I feel so connected to Hoss despite the fact that he lived 6 hours away and I saw him only on occasion. I have chosen to list some of the memories that I have of him below. They are all good memories, ones that make me smile (or tear up) when I think of what that dog gave to me. Here are just a few of the many, many memories that I have with "My Puppy":
- Calling in sick to work when Hoss was staying with me and taking him to the George Washington National Forest. He LOVED romping through the woods that day (it beat sitting in the car, although he didn't seem to mind that either). And if my boss is reading this for some reason, I do apologize for lying about being sick. But I have to be honest now, I wouldn't trade that day with him for anything in the world.
- Laying on the couch and calling him up to lay beside me. He would nestle in and take up about 3/4 of the space on the couch. I didn't care. He laid his head on my arm and more than once, was snoring within minutes as I rubbed his belly and front legs. And Hoss could snore with the best of them!
- Finding a picture of me and grandpa after grandpa had died, I started crying. Hoss was having none of that. He knew that this was not normal and knew that he wanted to help. He came up to me, nuzzled in against me, gave me kisses, and looked at me with those big brown eyes of his. Those eyes told everything about him, all the time. And in this moment, those eyes told me- it's OK, please don't cry. It was better than any hour therapy session could have ever been. In that moment, Hoss was my counselor.
- A funny memory- Kari and I kept Hoss this spring when mom and dad went to Florida. On the first night we had him, he was laying on the floor. I guess he needed to get up. Upon getting up, he proceeded to lift his tail in the air and let out some dog gas. We both rolled on the floor.
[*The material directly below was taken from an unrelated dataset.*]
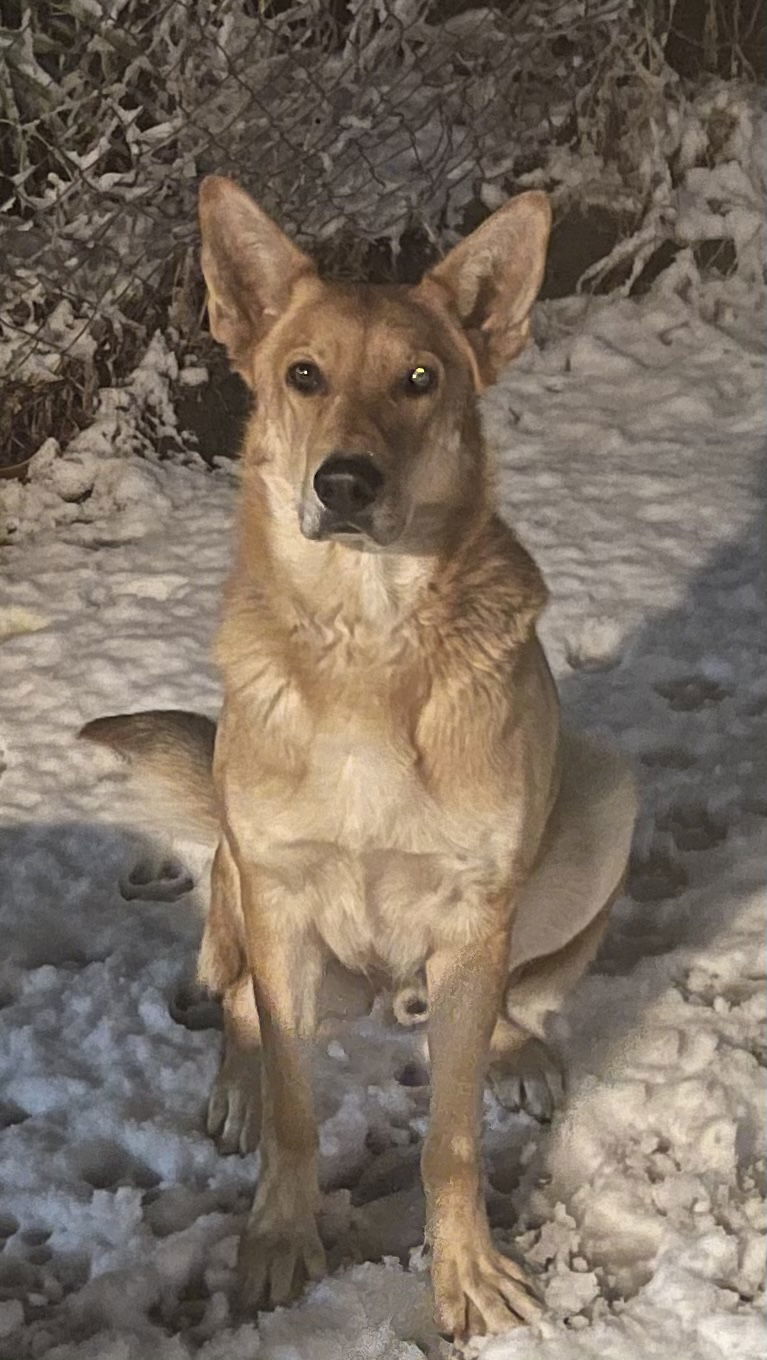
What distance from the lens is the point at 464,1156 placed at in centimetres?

He literally lifted his tail up to fart!
- Watching him be so happy at his Carrollton home- the cabin, or in Hoss terms, the "farm." He loved hiking the trails with "father" and his favorite spot was the creek. He would get in, let the cold water run over him, and drink and drink the cold creek water. He really did love that place. It's only appropriate that mom and dad are burying him there, beside his creek.
- Watching him come home from anywhere and running his "lap" around the house. I couldn't ever figure out if he was doing it just to check everything out or what. My gut tells me now that he was just happy to be "home."
- And the memory that I will now miss the most. His loving and excited greeting upon "brothers" arrival home. Barking, wagging his tail, not even letting me out of the car before he jumped up and started giving kisses. I'll still love going home, but I will miss that welcome more than words can say.
Monday, June 2, 2008
Saying Goodbye
How do you say good bye to the sunshine in the pictures you see below in Kari's post? Through a mist of tears- that's how. It is confirmed that Hoss has lymphoma and it is attacking his liver. He has slowed down physically. Mentally he is still alert and still WANTS to do all the things he loves. But physically he is unable to do all of them. He will still chase a ball (although only for about 1 or 2 throws) and he still chases rabbits (although he's worn out afterwards). He's such a wonderful animal and I know that mom and dad will continue to monitor his quality of life (which is still quite good). But, in the end (barring a miracle), his life is coming to a close. It was a very hard weekend emotionally for all of us but I was grateful that I was able to tell him good bye. I told him how much I love him, how thankful I am for his undying devotion and friendship, and that he is the best. I will keep the blog up to date with how he is doing and will continue praying, for Hoss and for mom and dad. For now, that's all I can write.